In the late sixties and early seventies, many car companies were enamored with the power density of Wankel rotary engines, including NSU, Mazda, Mercedes-Benz and General Motors. GM ultimately built at least two mid-engine "Corvette" concepts with Wankels, one with two rotors and the other with four. The four-rotor was eventually replaced by a small block to become the Aerovette. When John Z. Delorean left to create his own car, he envisioned it propelled by a rotary engine as well.

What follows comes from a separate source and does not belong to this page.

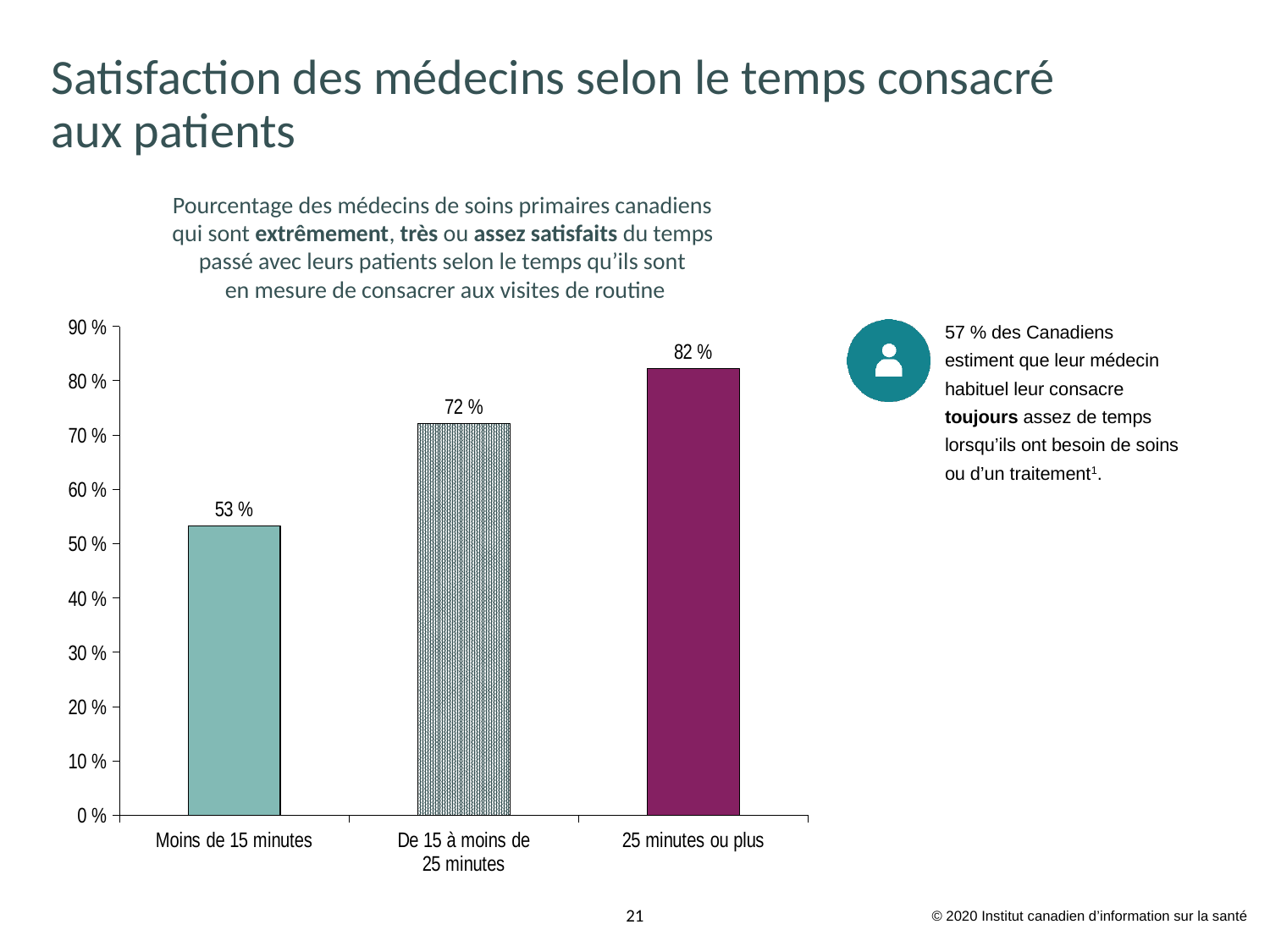
What is the difference between the values for "25 minutes ou plus" and "Moins de 15 minutes"? 29 % Which category has the highest value? 25 minutes ou plus What is the value for "Moins de 15 minutes"? 53 % What is the value for "De 15 à moins de 25 minutes"? 72 % Do the values rise or fall from left to right along the x axis? rise Which category has the lowest value? Moins de 15 minutes Is the value for "Moins de 15 minutes" greater or less than 60 %? less Which is larger, the value for "De 15 à moins de 25 minutes" or the value for "25 minutes ou plus"? 25 minutes ou plus How many categories are shown on the x axis? 3 What is the difference between the values for "De 15 à moins de 25 minutes" and "Moins de 15 minutes"? 19 % What is the value for "25 minutes ou plus"? 82 % What kind of chart is shown on the slide? bar chart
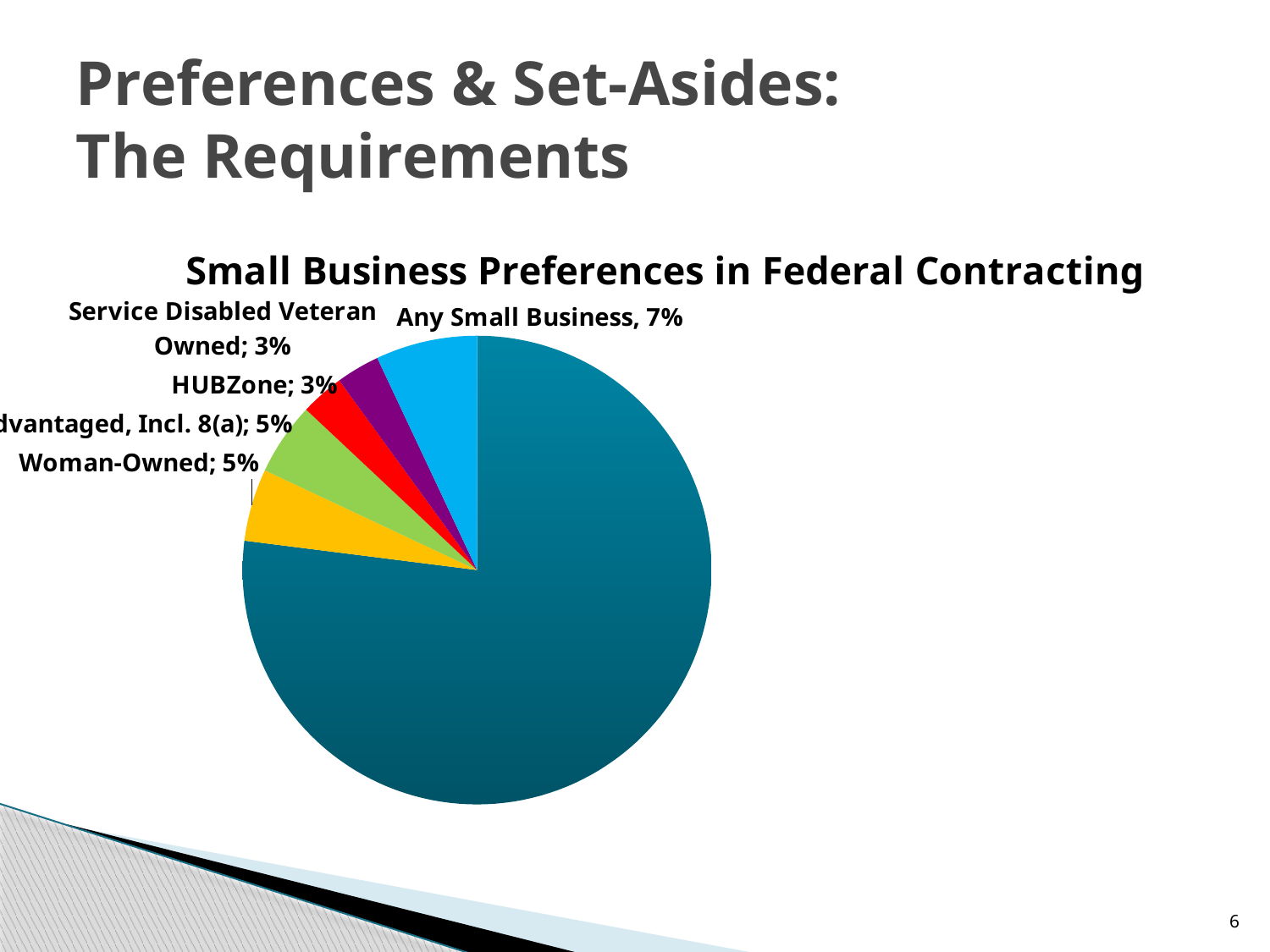
How many slices does the pie chart have? 6 Among the labelled slices, which has the largest percentage? Any Small Business What percentage is shown for HUBZone? 3% What is the difference between the Woman-Owned share and the Service Disabled Veteran Owned share? 2% What percentage is shown for Any Small Business? 7% What colour is the Any Small Business slice? Light blue What percentage is shown for Woman-Owned? 5% What kind of chart is shown on the slide? Pie chart What percentage is shown for Service Disabled Veteran Owned? 3% What is the difference between the Any Small Business share and the HUBZone share? 4% What is the title of the chart? Small Business Preferences in Federal Contracting Which is larger, the share for Any Small Business or the share for Woman-Owned? Any Small Business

As was the case with every other carmaker save Mazda, the Wankel was ultimately abandoned in favor of a piston engine. But one Delorean owner didn't forget the original vision. Through the 1980s and 1990s the only rotary-powered car sold in the US market was the Mazda RX-7 although Mazda did offer the engine in other Japanese-market models. One of those was a coupe called the Eunos Cosmo. The Cosmo eventually got a 2.0L three-rotor version of the engine that put out 300hp. One of these was sacrificed to provide a new heart for the Delorean you see here.

There's more commentary after the jump, and a video, too.

[Source: EliseUSA.com via CarScoop]


The Wankel is bolted to the back of a six-speed gearbox from a 1995 Porsche 911 C2, while the original instrument cluster was swapped out in favor of the electronic cluster from the Cosmo. The end result is a very respectable 0-60mph time of 4.5 seconds, which is less than half the time a stock model would take. If all the Deloreans were as quick as this one and looked as good thanks to the paint job, the boss might not have had to resort to a bungled drug deal to try and save the company.